Feeling the pressure? You’re not alone – we’ve all been there! Here are some tips to help you keep on top of your studies.

Time management – a balancing act!

  • When you begin university there is a lot of ‘free time’ between lectures and tutorials. Class time makes up very little of your weekly schedule, but you should devote an average of 10 hours per week of independent study per unit. That’s 20-40 hours per week depending on your workload – so be aware that study can be busier than working a full-time job!
  • Time management is a skill that gets easier with practice, and thinking about long-term goals can help you stay focused and motivated. Ask yourself:
  •  – Why am I at university?

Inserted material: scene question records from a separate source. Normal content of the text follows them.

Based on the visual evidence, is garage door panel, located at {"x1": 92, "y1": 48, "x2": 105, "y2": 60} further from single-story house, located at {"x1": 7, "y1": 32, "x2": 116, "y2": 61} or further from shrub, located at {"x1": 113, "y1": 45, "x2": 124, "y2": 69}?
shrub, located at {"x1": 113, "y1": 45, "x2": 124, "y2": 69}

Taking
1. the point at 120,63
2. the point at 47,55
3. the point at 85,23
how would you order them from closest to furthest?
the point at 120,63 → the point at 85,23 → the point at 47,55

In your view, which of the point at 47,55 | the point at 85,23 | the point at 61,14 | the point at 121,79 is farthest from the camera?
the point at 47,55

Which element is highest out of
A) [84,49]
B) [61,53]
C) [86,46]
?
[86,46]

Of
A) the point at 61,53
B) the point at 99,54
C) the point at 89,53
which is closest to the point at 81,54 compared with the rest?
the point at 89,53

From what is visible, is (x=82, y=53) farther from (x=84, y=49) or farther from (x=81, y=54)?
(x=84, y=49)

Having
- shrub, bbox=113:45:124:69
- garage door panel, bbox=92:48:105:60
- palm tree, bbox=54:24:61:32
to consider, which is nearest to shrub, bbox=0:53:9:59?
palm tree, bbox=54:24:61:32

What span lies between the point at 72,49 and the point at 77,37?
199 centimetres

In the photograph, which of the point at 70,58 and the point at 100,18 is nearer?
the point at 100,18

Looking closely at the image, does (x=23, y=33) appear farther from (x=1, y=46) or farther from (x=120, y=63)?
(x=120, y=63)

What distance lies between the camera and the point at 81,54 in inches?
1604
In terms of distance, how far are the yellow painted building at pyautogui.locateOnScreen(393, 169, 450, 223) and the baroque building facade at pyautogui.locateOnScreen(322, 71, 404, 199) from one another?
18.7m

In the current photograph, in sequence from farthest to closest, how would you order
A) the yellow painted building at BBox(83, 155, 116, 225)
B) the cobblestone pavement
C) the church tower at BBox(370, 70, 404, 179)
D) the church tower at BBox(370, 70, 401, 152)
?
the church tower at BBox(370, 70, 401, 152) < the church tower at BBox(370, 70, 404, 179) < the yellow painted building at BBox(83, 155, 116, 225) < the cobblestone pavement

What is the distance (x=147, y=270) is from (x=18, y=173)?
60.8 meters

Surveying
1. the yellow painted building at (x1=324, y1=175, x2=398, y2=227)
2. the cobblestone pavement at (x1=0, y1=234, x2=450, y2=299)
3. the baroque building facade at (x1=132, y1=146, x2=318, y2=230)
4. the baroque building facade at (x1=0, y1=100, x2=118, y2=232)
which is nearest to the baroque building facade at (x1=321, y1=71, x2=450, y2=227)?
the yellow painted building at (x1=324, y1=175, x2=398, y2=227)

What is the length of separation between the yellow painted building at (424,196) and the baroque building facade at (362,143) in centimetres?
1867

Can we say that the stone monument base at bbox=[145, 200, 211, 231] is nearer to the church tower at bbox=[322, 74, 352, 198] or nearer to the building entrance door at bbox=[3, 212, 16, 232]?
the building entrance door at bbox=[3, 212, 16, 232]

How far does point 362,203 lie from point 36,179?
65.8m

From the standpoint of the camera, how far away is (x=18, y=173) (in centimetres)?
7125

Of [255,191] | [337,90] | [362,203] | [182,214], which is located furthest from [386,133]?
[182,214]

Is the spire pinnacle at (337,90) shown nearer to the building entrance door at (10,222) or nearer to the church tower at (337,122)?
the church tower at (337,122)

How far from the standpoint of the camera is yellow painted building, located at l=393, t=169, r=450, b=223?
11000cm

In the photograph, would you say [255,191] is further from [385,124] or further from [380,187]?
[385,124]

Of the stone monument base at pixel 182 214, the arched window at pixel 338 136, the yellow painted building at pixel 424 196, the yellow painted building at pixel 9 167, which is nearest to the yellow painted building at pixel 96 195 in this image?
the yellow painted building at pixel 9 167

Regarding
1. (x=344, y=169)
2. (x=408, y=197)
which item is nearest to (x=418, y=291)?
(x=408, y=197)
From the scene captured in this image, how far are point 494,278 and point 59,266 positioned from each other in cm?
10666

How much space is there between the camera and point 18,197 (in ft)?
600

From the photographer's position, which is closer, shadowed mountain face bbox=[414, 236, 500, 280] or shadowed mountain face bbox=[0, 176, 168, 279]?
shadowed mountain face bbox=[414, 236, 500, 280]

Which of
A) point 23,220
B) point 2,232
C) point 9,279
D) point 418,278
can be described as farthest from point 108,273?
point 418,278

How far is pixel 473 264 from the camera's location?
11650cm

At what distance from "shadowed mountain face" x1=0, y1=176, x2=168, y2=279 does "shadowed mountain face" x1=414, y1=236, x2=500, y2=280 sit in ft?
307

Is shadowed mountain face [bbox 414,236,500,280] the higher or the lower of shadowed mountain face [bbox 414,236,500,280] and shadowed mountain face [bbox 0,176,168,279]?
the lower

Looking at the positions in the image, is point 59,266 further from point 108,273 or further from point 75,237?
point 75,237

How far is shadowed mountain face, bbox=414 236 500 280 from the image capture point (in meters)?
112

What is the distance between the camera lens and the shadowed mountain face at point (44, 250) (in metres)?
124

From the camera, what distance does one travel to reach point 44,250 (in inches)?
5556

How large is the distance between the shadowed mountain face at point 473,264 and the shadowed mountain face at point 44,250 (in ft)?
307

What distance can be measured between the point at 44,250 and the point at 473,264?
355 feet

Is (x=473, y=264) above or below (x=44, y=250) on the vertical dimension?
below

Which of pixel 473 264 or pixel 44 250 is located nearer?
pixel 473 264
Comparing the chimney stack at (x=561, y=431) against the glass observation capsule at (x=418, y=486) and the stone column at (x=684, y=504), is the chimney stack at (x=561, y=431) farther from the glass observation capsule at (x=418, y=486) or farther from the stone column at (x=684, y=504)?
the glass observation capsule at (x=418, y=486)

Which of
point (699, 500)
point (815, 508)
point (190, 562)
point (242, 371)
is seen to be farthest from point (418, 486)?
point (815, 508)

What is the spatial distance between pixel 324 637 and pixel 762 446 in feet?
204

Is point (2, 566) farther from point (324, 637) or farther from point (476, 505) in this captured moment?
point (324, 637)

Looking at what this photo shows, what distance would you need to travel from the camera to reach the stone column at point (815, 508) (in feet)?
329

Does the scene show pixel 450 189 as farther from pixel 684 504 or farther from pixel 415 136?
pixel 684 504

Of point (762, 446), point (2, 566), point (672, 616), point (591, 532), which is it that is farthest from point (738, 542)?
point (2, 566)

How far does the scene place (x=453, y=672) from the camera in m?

What am I passionate about?
     – What am I already good at and what do I want to improve?
     – Where do I want to be when I complete my degree?

Your study space is important.

A clear desk means a clear mind!
This is a challenge for many of us, but it is worthwhile to occasionally clear your desk and only have in front of you what you need for the task you are currently working on.

Find a regular study space that works for you.
It sometimes helps to have a regular study space, and know when the quiet times will be. If you need quiet time and can’t find it at home, study at your CSU Library, a CSU Learning Commons, or visit a local Library branch near you.

Spend some time offline!
If you get easily distracted by the internet, turn off your mobile and WiFi, and study for some time without it. You can use this time to read books or articles that you’ve downloaded or printed. Although challenging, it may surprise you how much this improves your focus and attention. If you really struggle with online distractions, try a web time tracker app – these are designed to limit your access to particular sites at particular times of the day.

Managing your study resources.

Keeping your readings, notes, assignment documents and web bookmarks in order is an essential part of good study practice. Here are a few suggestions to make this easier:

  • For hard copy notes and print-outs, keep them in separate binders for each unit.
  • Organise your notes according to the unit’s weekly topics – this will make them easier to find. 
  • Use sticky notes to mark important places in books, articles and print-outs.

Digital file management
Carefully labelling and managing files will save you a lot of stress later on! Here are some suggestion for how you might organise your folders and files:

  • Create a folder for each semester and a subfolder for each unit, e.g. IKC101 
  • Create further sub-folders within each unit, e.g. Readings, Notes, Assignments, etc. 
  • Under ‘Readings’ put copies of your subject readings, and any other relevant readings you find – this is a great place for you to download eReserve readings for future use!. 
  • Under ‘Notes’, keep your own notes taken from lectures, tutorials, and also from readings. Type up any handwritten notes, so that you have everything in one place. Re-writing or typing also helps you to remember and recall information.
  • Under ‘Assignments’ you can put plans, drafts and final copies of your assignments. Saving new copies of each draft is a good idea in case a file gets lost or is corrupted. Include information about the unit and the assessment in the file name, e.g. IKC101 Assessment 1_draft3 

Finally, ALWAYS make a back-up copy of your assignment, and remember to take breaks – There is virtue in work and there is virtue in rest. Use both and overlook neither!